A bouquet of steel tulips. Through a concrete cave, a long escalator disgorges me at the petals of these giant, mirror-polished stainless-steel tulips. Unwilted and unwilting, the candy-coloured flowers will never die, a speculation on immortality and value. That’s always art’s gamble. As with grand architecture.

Standing on the third floor of Eli and Edythe Broad’s newest museum, in the heart of a cultural district the Broads helped invent in a sprawling metropolis that Eli, through his real-estate development company, helped build, the relationship between power and money, cities and art, feels a lot less clear than does the room reflected back at me in the mirror polish of Jeff Koons’s Tulips (1995–2004). Behind the giant flowers, The Broad has hung a series of untitled paintings by Christopher Wool from 1990 that say in giant blocky, black stencil letters: ‘Run Dog Run Run Dog Run Run Dog Run.’ I try not to take it personally.

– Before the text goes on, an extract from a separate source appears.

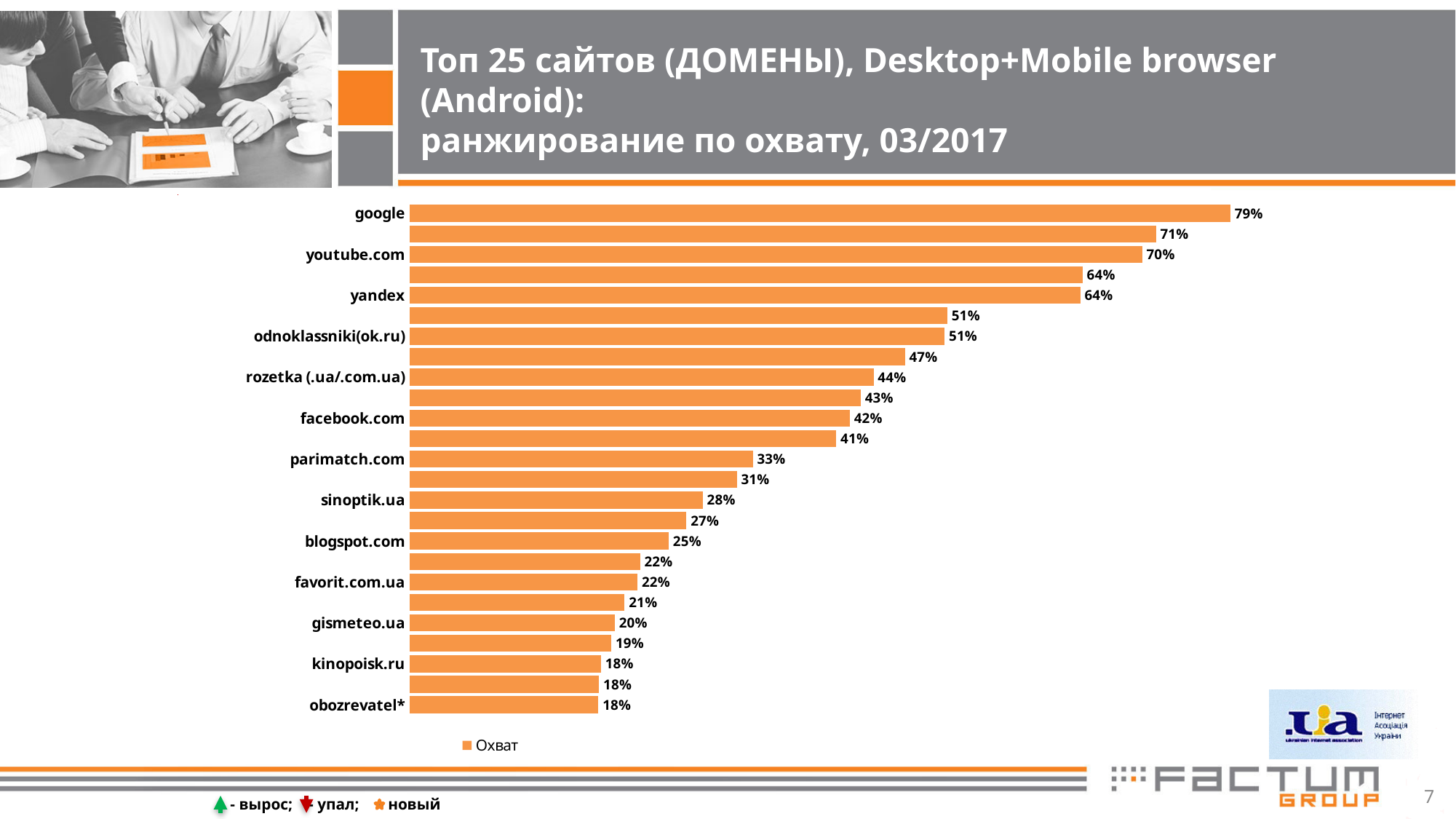
What is the difference between the values for google and youtube.com? 9% How many bars are plotted in the chart? 25 What is the value for gismeteo.ua? 20% What is the name of the series shown in the legend? Охват What kind of chart is shown? bar chart What is the value for odnoklassniki(ok.ru)? 51% Which has a larger value, yandex or facebook.com? yandex What is the value for facebook.com? 42% What is the value for sinoptik.ua? 28% What is the value for google? 79% Which site has the highest value? google What is the value for youtube.com? 70%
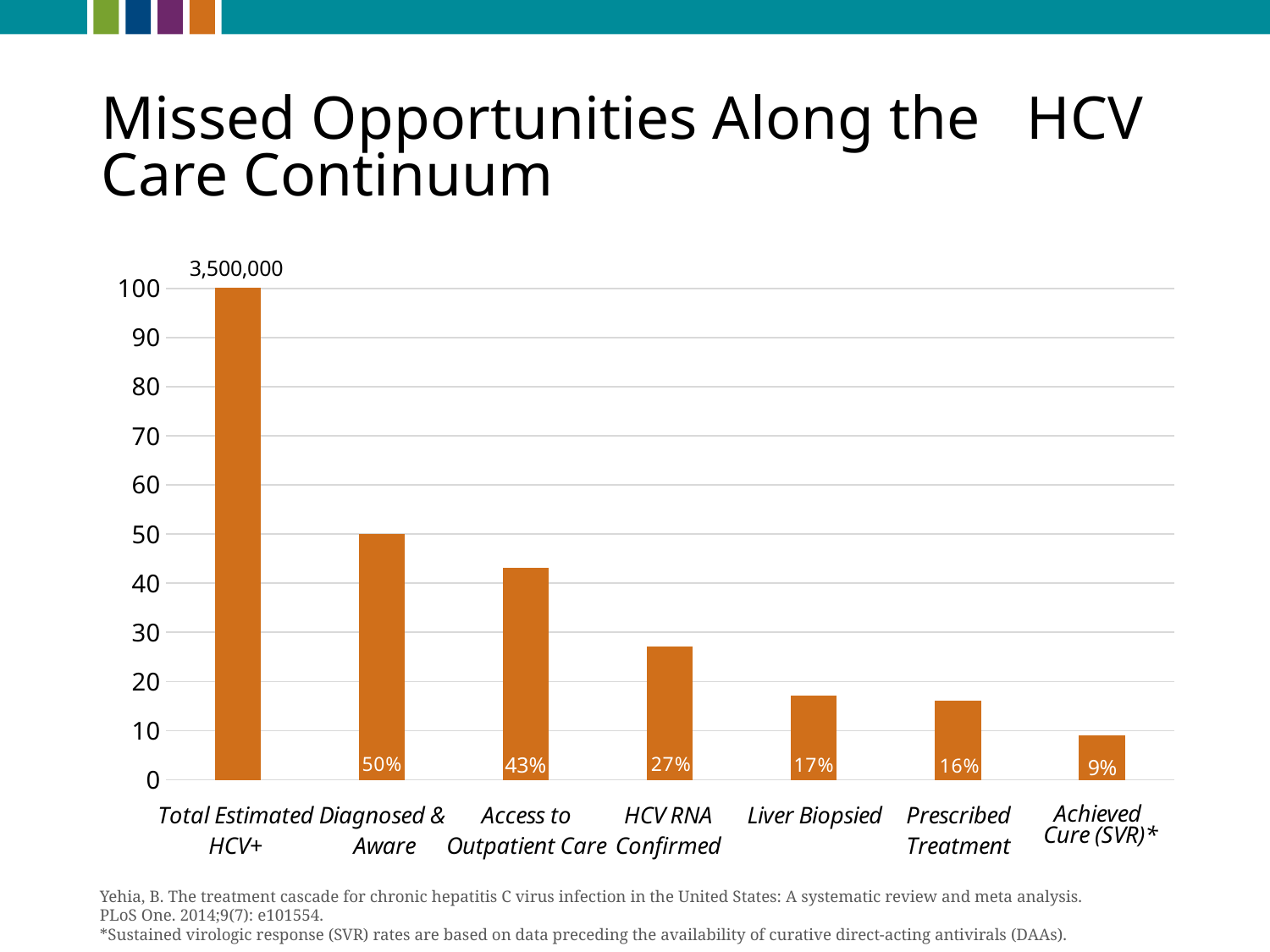
What value is shown for HCV RNA Confirmed? 27% What value is shown for Diagnosed & Aware? 50% Which is larger, the value for Liver Biopsied or the value for Achieved Cure (SVR)*? Liver Biopsied Do the values rise or fall moving from left to right along the x axis? Fall How many categories are shown on the x axis? 7 Which category has the tallest bar? Total Estimated HCV+ What number is printed above the Total Estimated HCV+ bar? 3,500,000 Which category has the lowest value? Achieved Cure (SVR)* What kind of chart is shown on the slide? Bar chart What is the difference between the values for Diagnosed & Aware and Access to Outpatient Care? 7% What value is shown for Access to Outpatient Care? 43% What value is shown for Achieved Cure (SVR)*? 9%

In 2012, Eli named his memoir/success guide The Art of Being Unreasonable, combining the two aspects for which he’d like to be known: art and being unreasonable. Eli is a difficult and demanding philanthropist and his new museum feels like many of his other acts of generosity: welcome but somehow also tainted. One begins to question why he gets to dictate the terms. How could one family acquire so much money and what does all that money actually buy?

The $140-million-dollar museum houses $2 billion dollars worth of art collected by the Broads over the last four decades. Wandering over the polished concrete floors under the diffused light of cleverly designed skylights, you see room after room of large works, individual galleries mostly focused on single artists, or complementary works between two to three artists, much of it by familiar pop icons.

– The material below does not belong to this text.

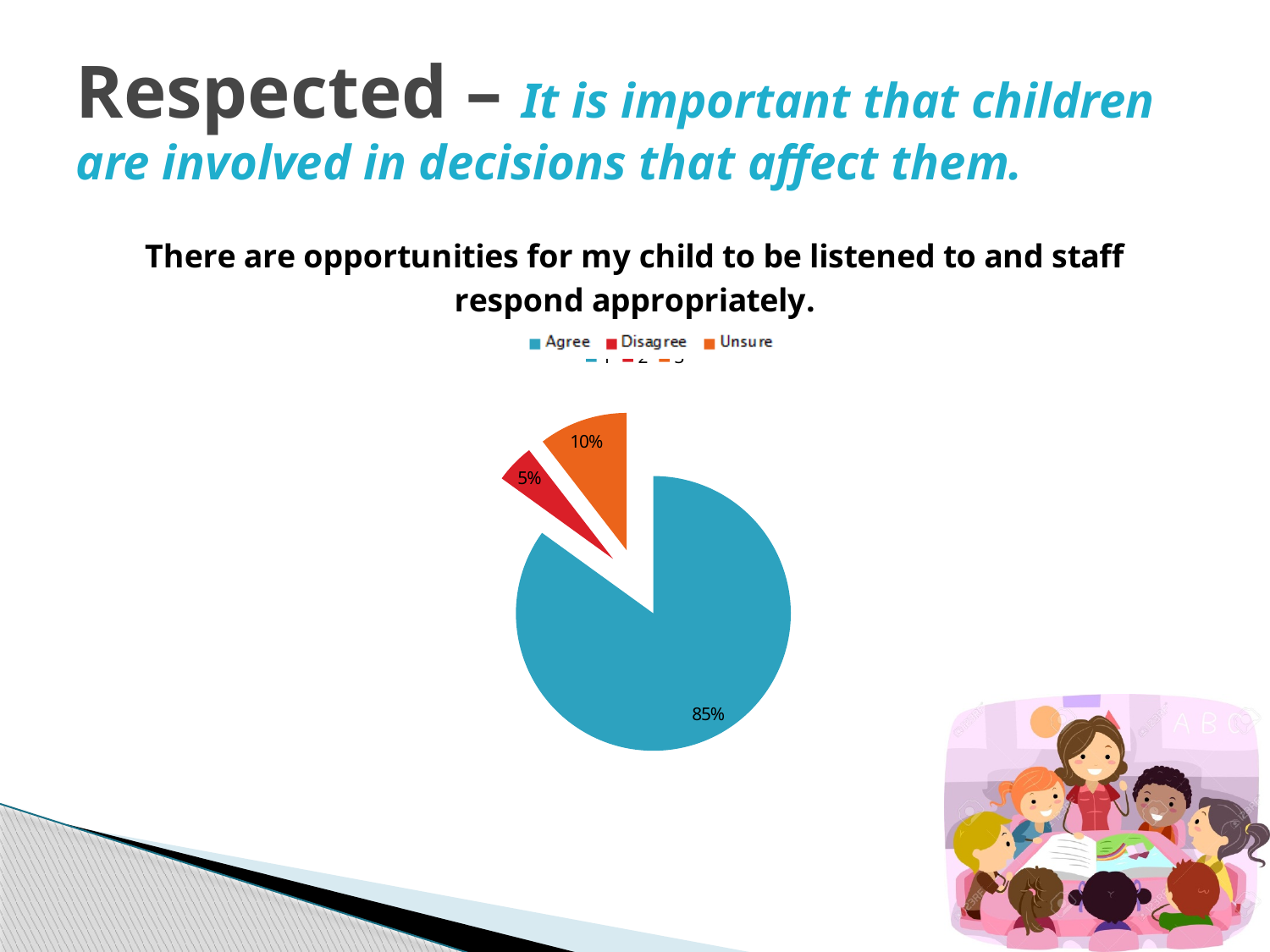
What is the difference in percentage points between Agree and Unsure? 75 Which response has the largest share of the pie? Agree What colour is the Agree slice? blue What percentage of respondents chose Disagree? 5% What percentage of respondents chose Unsure? 10% How many entries does the legend list? 3 Which response has the smallest share of the pie? Disagree How many slices does the pie chart have? 3 Which is larger, the share for Unsure or the share for Disagree? Unsure What kind of chart is shown on the slide? pie chart What is the difference in percentage points between Unsure and Disagree? 5 What percentage of respondents chose Agree? 85%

Mostly blue-chip, approved by markets and some version of consensus, the work that sticks out is the easiest to trash: Eli and Edythe really loved the artists of the 1980s in New York. I find it the only ripple of personality in an otherwise anonymous exhibition of international power. It’s easy to scoff at the neo-expressionists and hothouse figurative painters of those years, but that’s probably more fashion and over-speculation talking than anything else. For sure, some of those guys (mostly men, though one of Susan Rothenberg’s horses prances along the wall) were dicks and blowhards, but altogether they embodied boththe terrible inequalities and glassy possibilities of that time. There’s a certain glee in seeing those speculative objects, a plate-piece by Julian Schnabel or the suburban dread of a figurative painting by David Salle, that most well-educated museum curators often keep stored away.

And even amongst the blue-chips and consensus buys there are many works that sing, sometimes literally, as in Ragnar Kjartansson’s The Visitors (2012). Across nine channels of video a band passionately plays, separated by rooms and screens, a simple melancholic tune through a rambling old mansion, coming together in a procession across the fields and ending as a man silently walks through the house and turns off all the cameras one by one.

The neighbourhood that once occupied South Grand Ave was wiped away by the city 40 years ago, and The Broad displaced only a parking lot. Whatever the system that made an Eli Broad and his billions possible, today none of the dispossessed is going to defeat it. So many signs of wealth and power and being unreasonable abound in this chilly mausoleum, but still we have this museum filled with works you can love or hate and still see freely, without any admission costs, whenever you want. You can return to The Visitors as many times as you desire to catch a few minutes or the whole hour of this beautiful performance. You can ride that escalator up through the cavern six days a week and look at your reflection in those steel tulips and sooner or later figure out, better than I have, the tangled nature of beauty and power, immortality and art, the mixed blessings of power’s munificence.